Bedrock Learning, a start-up at the Diss Business Hub in Hopper Way, will begin seeking funds via the investment website Crowdcube, where “armchair dragons” can stake a claim in the future growth of the company.

The business set up its online resource, which provides interactive lessons to help pupils with their reading and vocabulary skills, about two years ago, and now counts 28 schools in its clientèle.

Olivia Sumpter, who co-founded Bedrock with fellow English teacher Aaron Leary, said while working in London, they observed a ‘language gap’ depending on a child’s background, inspiring them to start their own service to help tackle this problem.

“We just found the language was a real problem. It’s the reason some pupils couldn’t understand the text or express their views,” she told the Diss Express.

“Unfortunately, it often comes down to background.

“English departments are busy places, so there is not always that co-ordinated plan to narrow that language gap.”

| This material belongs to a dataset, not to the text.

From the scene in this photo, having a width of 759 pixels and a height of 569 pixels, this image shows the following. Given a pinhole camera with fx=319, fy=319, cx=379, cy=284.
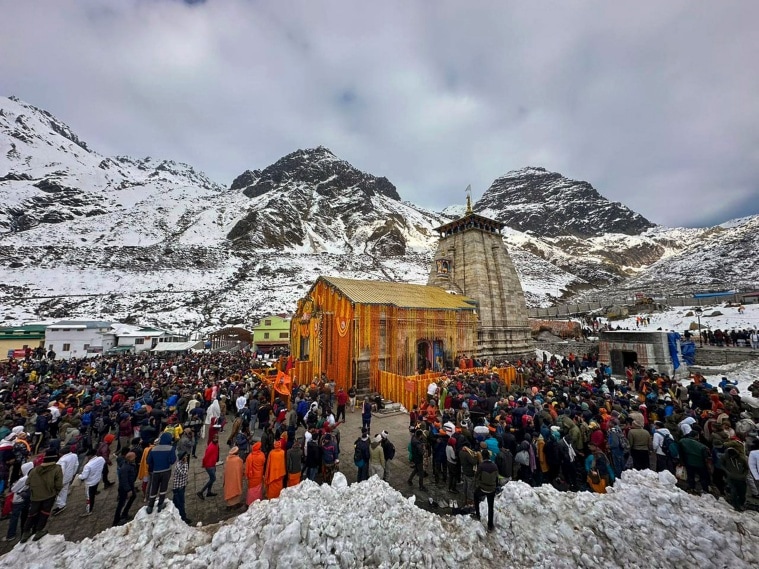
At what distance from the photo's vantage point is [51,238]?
8769 cm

Ms Sumpter, of Fersfield, who also teaches English part-time at Hartismere School, cited research showing that by age three, children from a ‘professional background’ will be exposed, on average, to three million more words than their less advantaged peers.

She explained the strategy for Bedrock was to assist schools in taking control of this aspect of learning, by ensuring students regularly had access to language-rich texts.

“All of our language is very ambitious. We ensure a student has multiple exposures to a word,” she said.

“It’s a very systematic way of using vocabulary.”

Ms Sumpter added they had received “brilliant feedback” from schools, reporting significant progress in pupils using the resource, and by raising funds on Crowdcube, they hope to “offer time-strapped English departments even more support”.